Passage provided.
****

So handles.pop. What is the signature of a pop method? Because it can do two things, right? It can return the top most element from the stack but somehow it also needs to be able to signal that the stack is empty, that I have taken all the elements off. In many programming languages it would return null as a signifier that the stack is empty. Remember from the beginning, Rust does have Option types. So what it will do is it will return a Some of a handle as long as there is something on the stack.
If there's None on the stack, Some of h won't match. But it deconstructs it. Destructures it, sorry, I'm using the wrong word here. It destructures it. And after that, Some of h, h actually is not the Option anymore, but the actual handle. If the stack is empty, the destructuring doesn't work.
The let doesn't work. And the while loop then knows it needs to finish. So you can see how this comes together. The pop thing returns an Option and the while loop can finish because it returns None. The let together with the destructuring works to allow me to access h without having to unwrap it. But there is another unwrap in the line.
It's a different artifact from something else. But I can use h immediately. This is something that we've seen in Lisp. Swift offers something similar with the while let.
But it's definitely something that I first saw in the Lisp family of languages. Where you can make basically a little bit of an if statement, but then assign a different name to something based on whether that if was true or not. Okay, this is basically all I felt I should show you in 45 minutes to 60 minutes about Rust as a programming language. Let me spend five minutes on closing notes, sorry, closing remarks about performance. What you're seeing here, and I'm not sure how well that works over Zoom, this is actually a screenshot or a video shot of the simulation of the Clojure version. And you can see the agents running around.
And the green bits are the nutritions that they can eat. And you can see them run around. And sometimes you can see new ones pop up. It's actually harder to see with this one here The Clojure version did about 110,000 cycles per second. That is like if one creature live one cycle, that counts as one. Not 110,000 cycles for all creatures.

****

Exercises to complete.
**1)** In the Rust talk transcript, how many cycles per second did the Clojure version of the simulation do?
**2)** Pick up the Rust talk transcript after its final sentence and carry it further.
The records that come next are separate material, unrelated to the Rust talk transcript.

Input data.
****

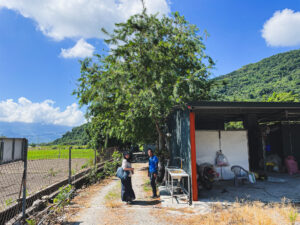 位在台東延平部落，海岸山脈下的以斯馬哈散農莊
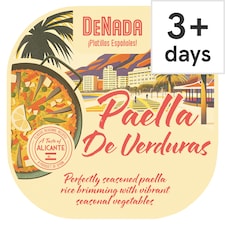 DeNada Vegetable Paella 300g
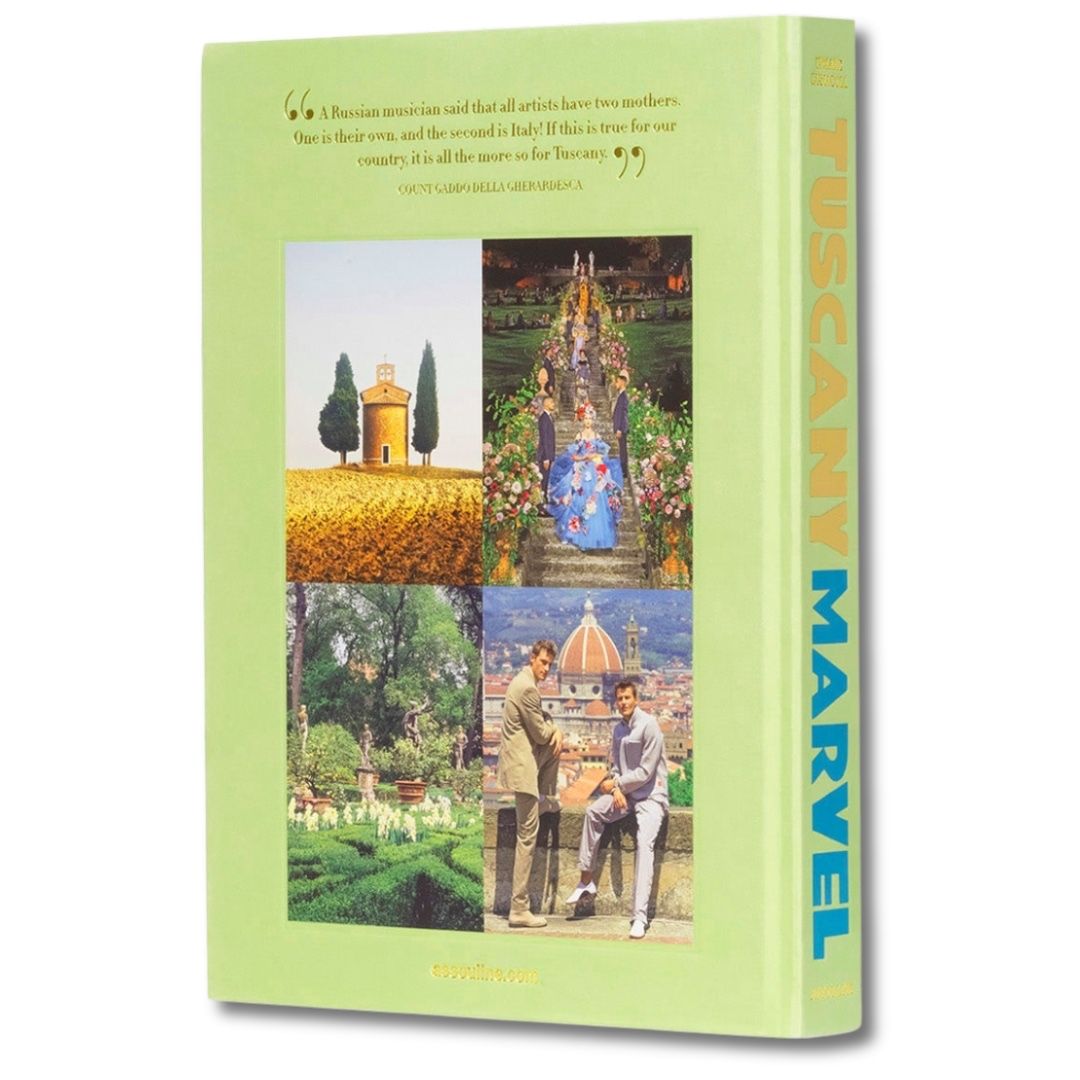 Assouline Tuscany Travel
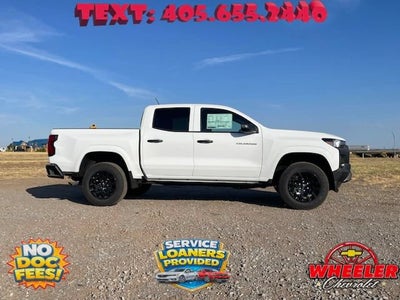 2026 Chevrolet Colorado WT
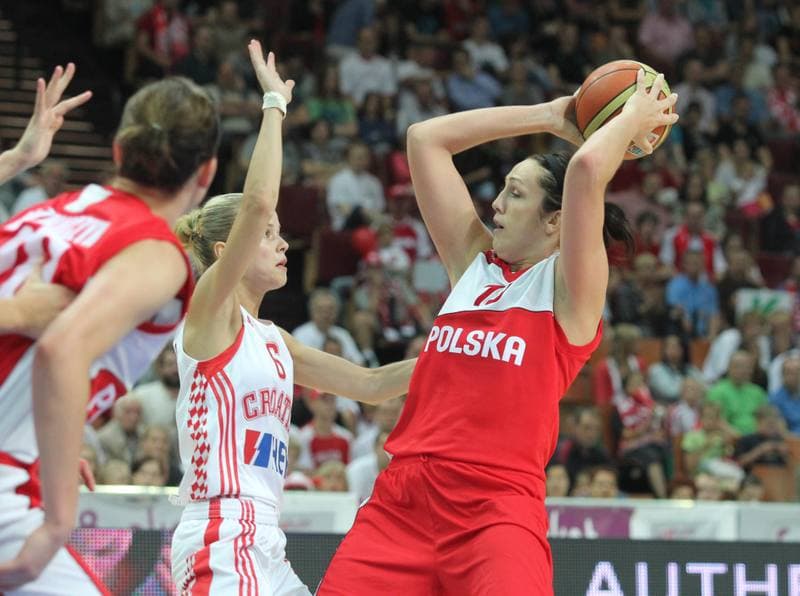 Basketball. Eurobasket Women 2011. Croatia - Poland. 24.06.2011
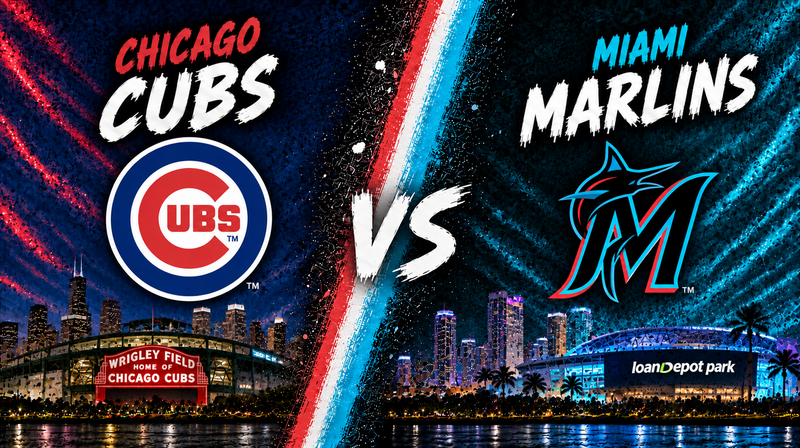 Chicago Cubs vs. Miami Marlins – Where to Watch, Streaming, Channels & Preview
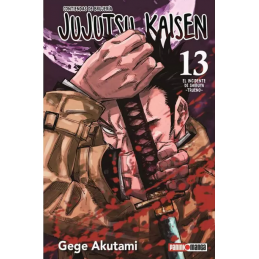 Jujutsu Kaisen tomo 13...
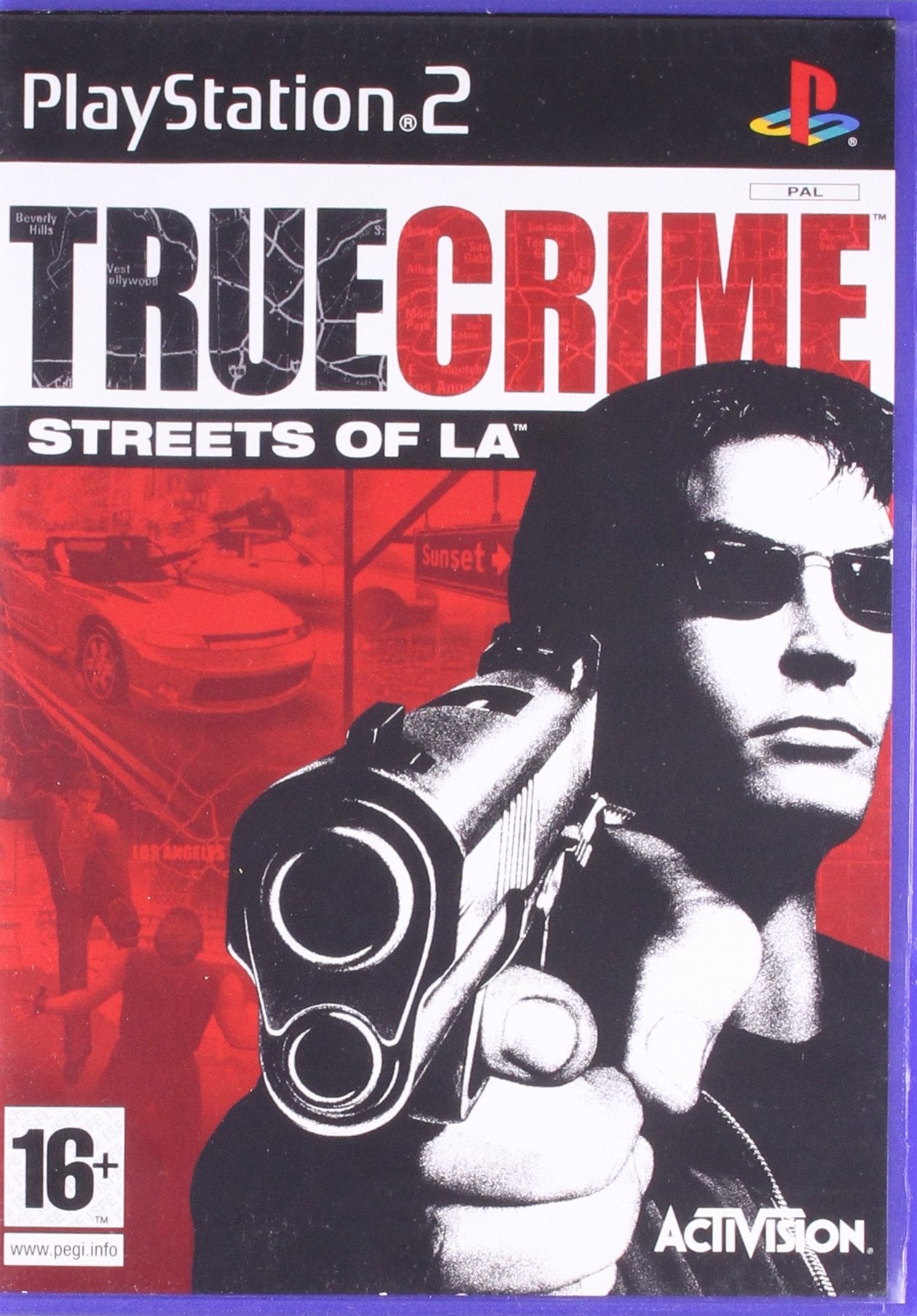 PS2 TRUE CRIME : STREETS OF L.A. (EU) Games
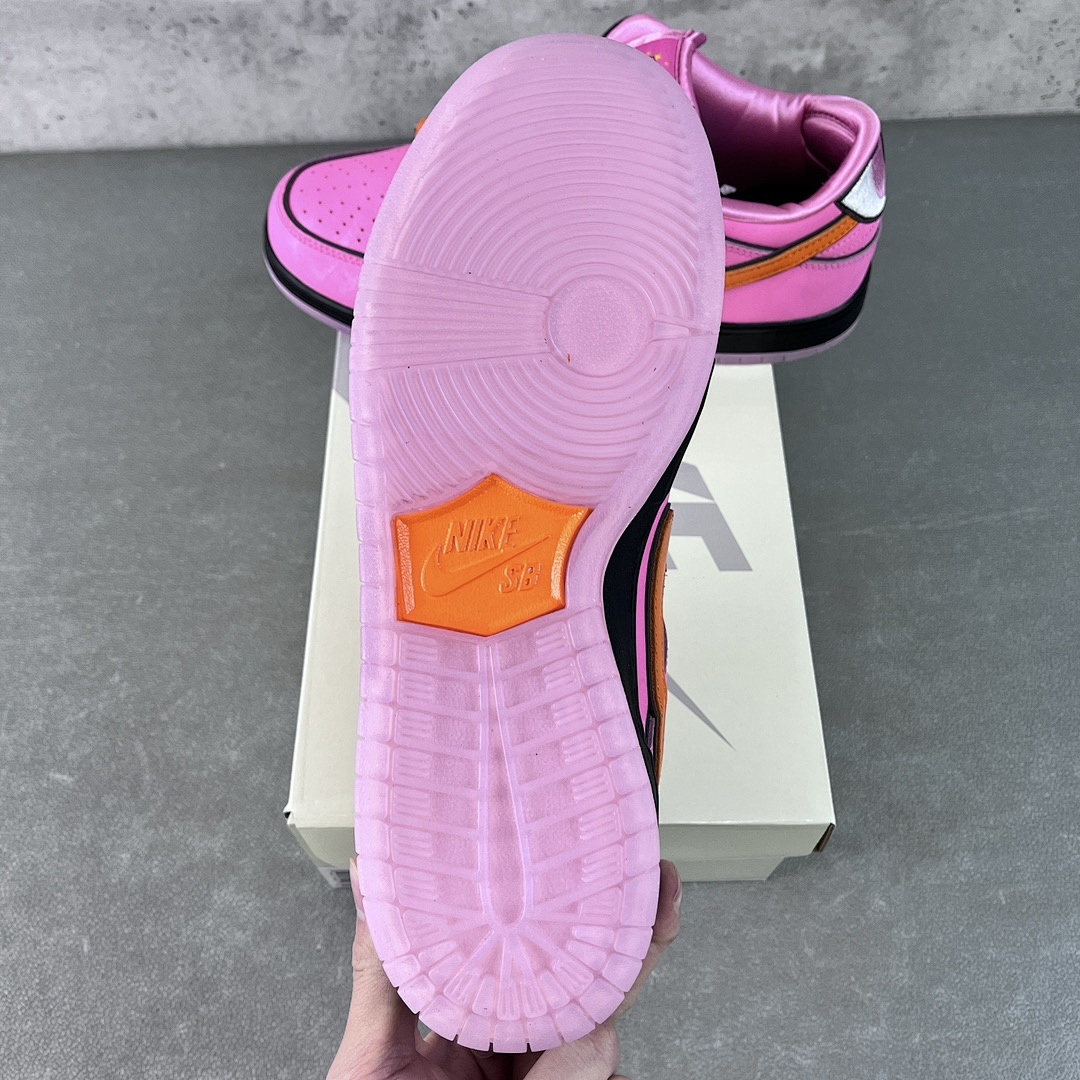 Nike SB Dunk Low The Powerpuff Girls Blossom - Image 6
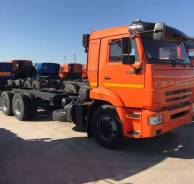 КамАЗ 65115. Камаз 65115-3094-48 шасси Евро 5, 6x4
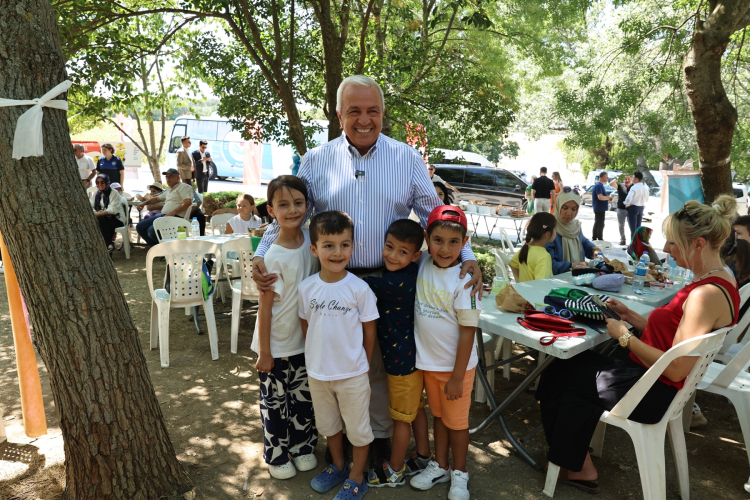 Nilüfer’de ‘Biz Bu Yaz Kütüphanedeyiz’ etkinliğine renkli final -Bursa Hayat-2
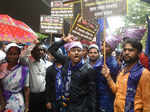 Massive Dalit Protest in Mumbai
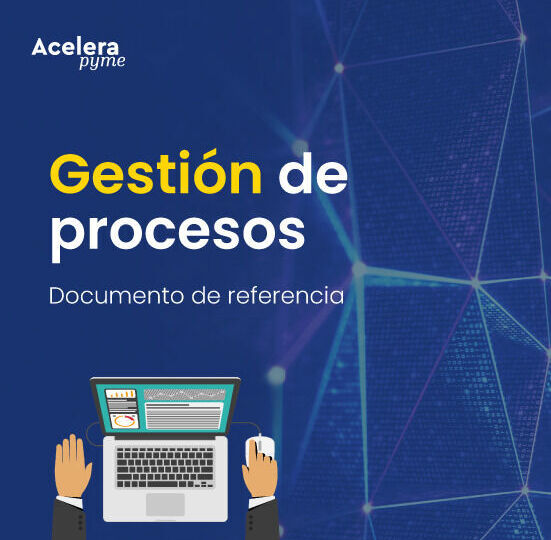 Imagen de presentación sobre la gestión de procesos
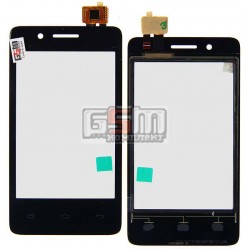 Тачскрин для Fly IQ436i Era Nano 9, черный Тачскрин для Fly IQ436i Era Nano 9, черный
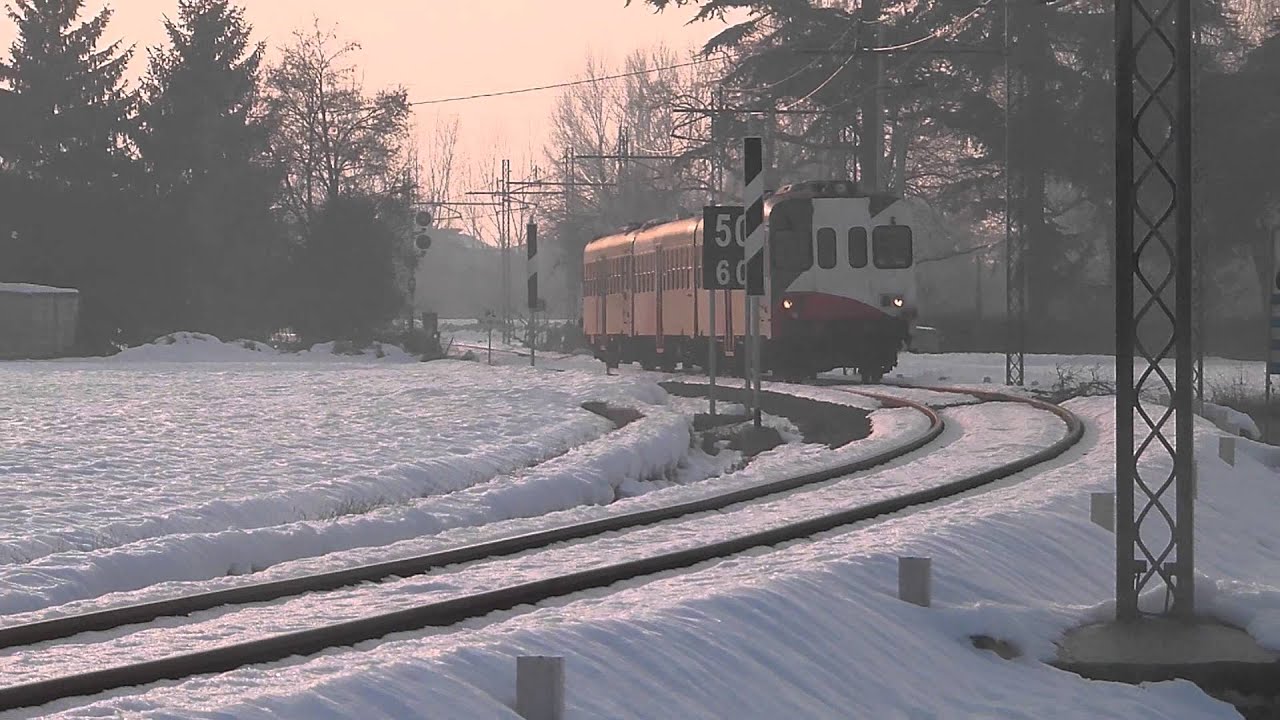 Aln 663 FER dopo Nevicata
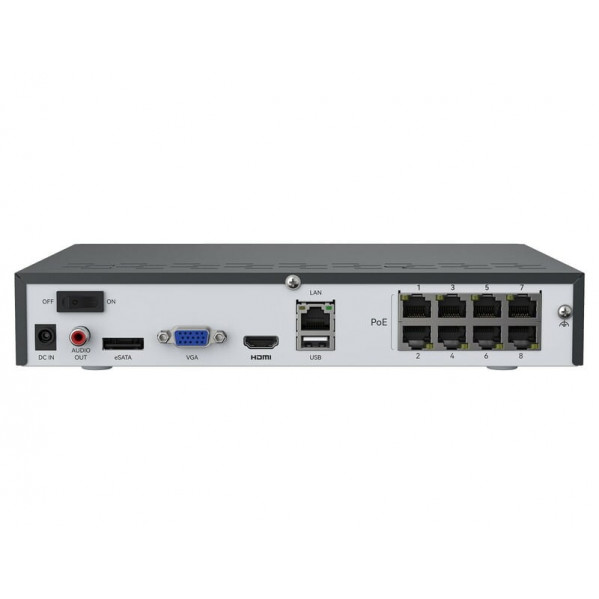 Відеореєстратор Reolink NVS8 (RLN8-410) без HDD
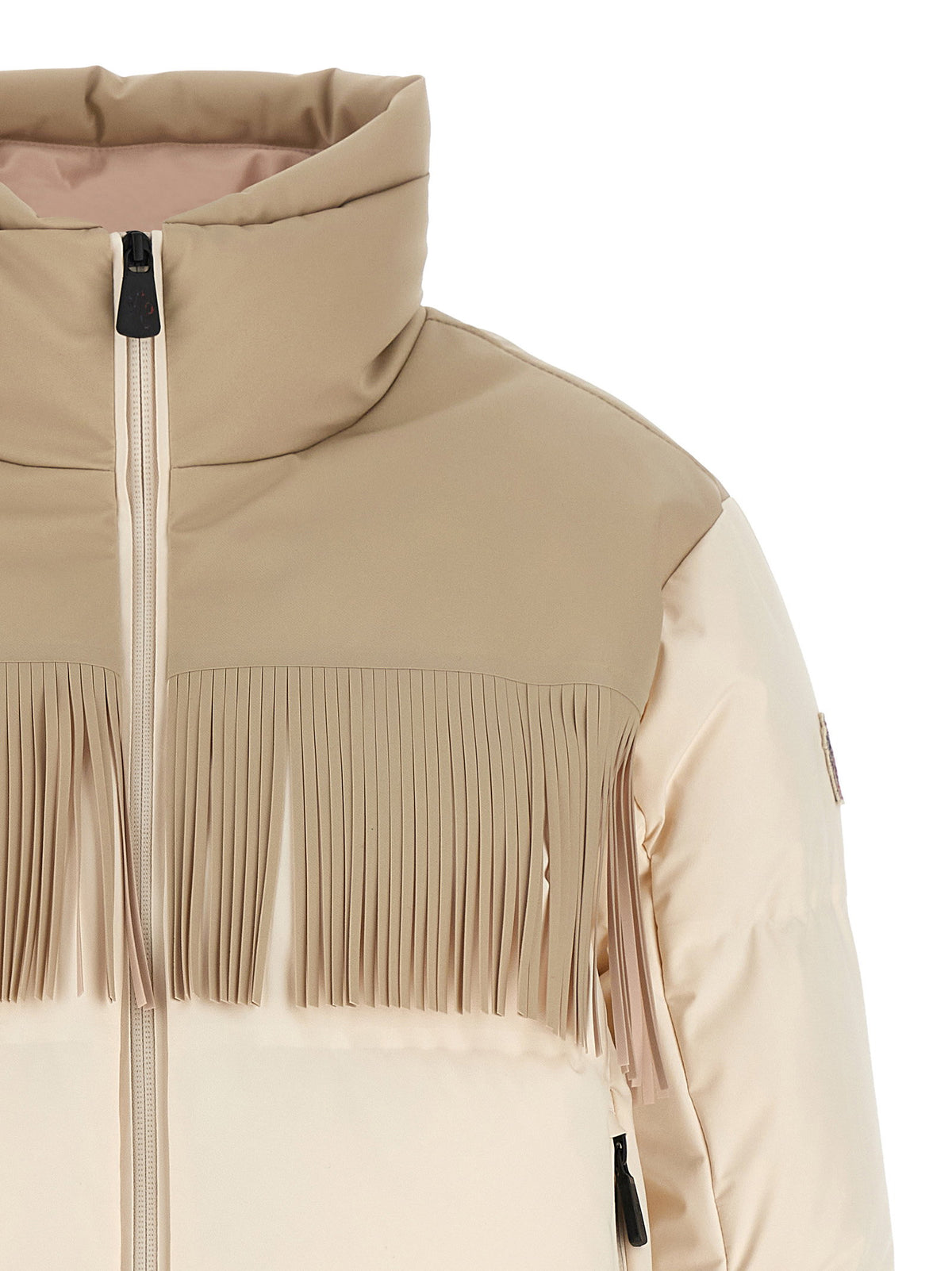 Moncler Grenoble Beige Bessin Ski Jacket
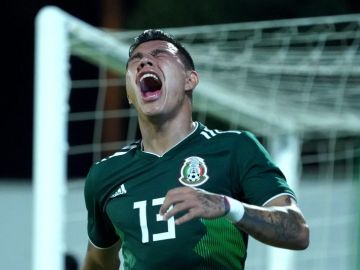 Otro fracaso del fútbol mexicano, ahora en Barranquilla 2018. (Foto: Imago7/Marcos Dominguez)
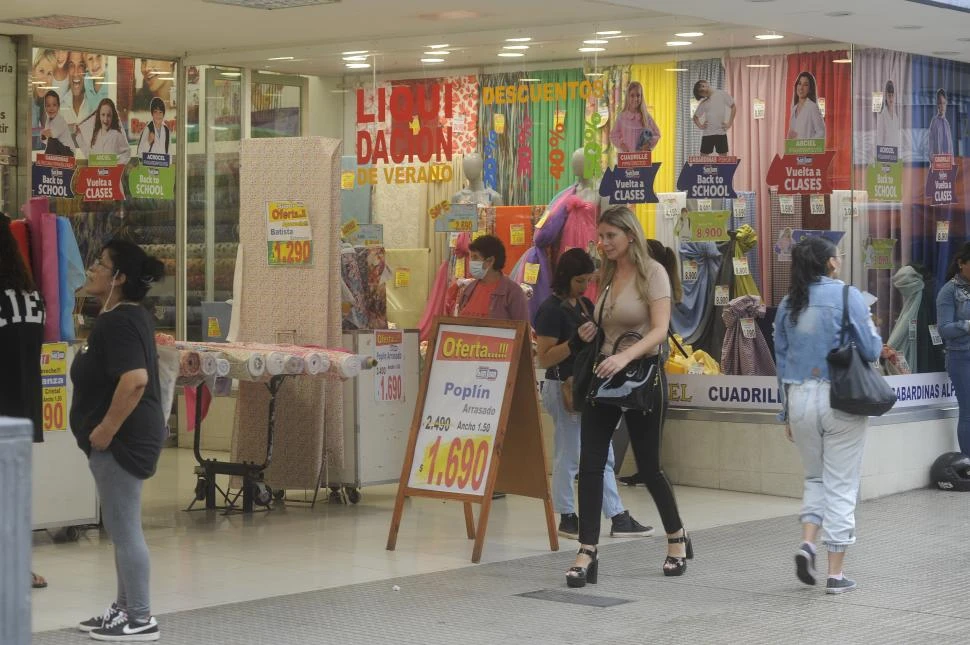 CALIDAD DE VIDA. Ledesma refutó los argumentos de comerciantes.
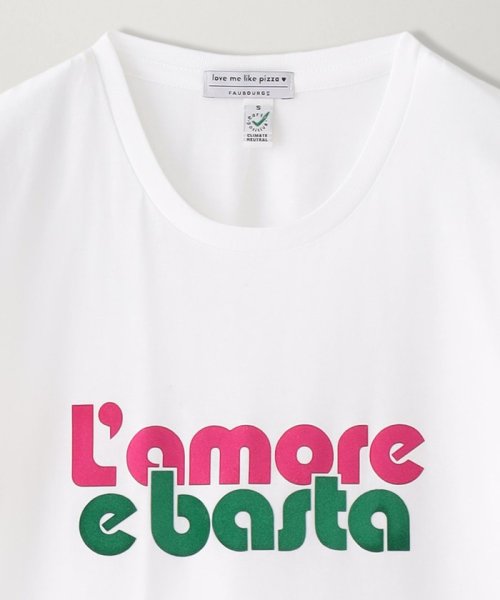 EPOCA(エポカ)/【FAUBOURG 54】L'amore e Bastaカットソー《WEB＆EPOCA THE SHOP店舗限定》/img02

****

Answers by item number.
**1)** About 110,000 cycles per second.

**2)**
So 110,000 per second. That sounds reasonably fast. But if you think about the number of creatures on this, if you think about the fact that you want to probably simulate a million cycles to make sure that the hyperparameters are okay, and then you want to run like 10,000 simulations in a Monte Carlo simulation, then that can become quite burdensome and it will take weeks to run this. And also the Clojure version didn't work that well across multiple CPU cores.
Mostly because I wasn't as disciplined with the code. Because the compiler didn't push me to be disciplined. So what I did then is, I basically transferred the entire program into Rust. And I did this really by copy pasting the acceptance test from the Clojure version making sure that they were then compilable Rust code and then implemented the acceptance tests. So I'm reasonably sure that when I did this comparison, the two simulations, the Clojure and the Rust one did actually do exactly the same thing.
But as you can see, the Rust version, at 3.5 million cycles per second, was significantly faster. This was roughly, based on the experience I had, what I was expecting. I hold the JVM in very high regard. I think it's a super good Java virtual machine. Sorry, a super good virtual machine implementation.
There's a lot of really cool things. I know of high-frequency trading applications implemented in the JVM. It is not a sloth, it is actually quite fast. But when it comes to something like that, of course, something that is compiled into machine code, will generally have the edge.
And we should also not forget, I was programming this in Clojure, and not in Java. In Clojure, I did this, I'm a reasonably competent Clojure programmer I would say. I did this in an idiomatic way.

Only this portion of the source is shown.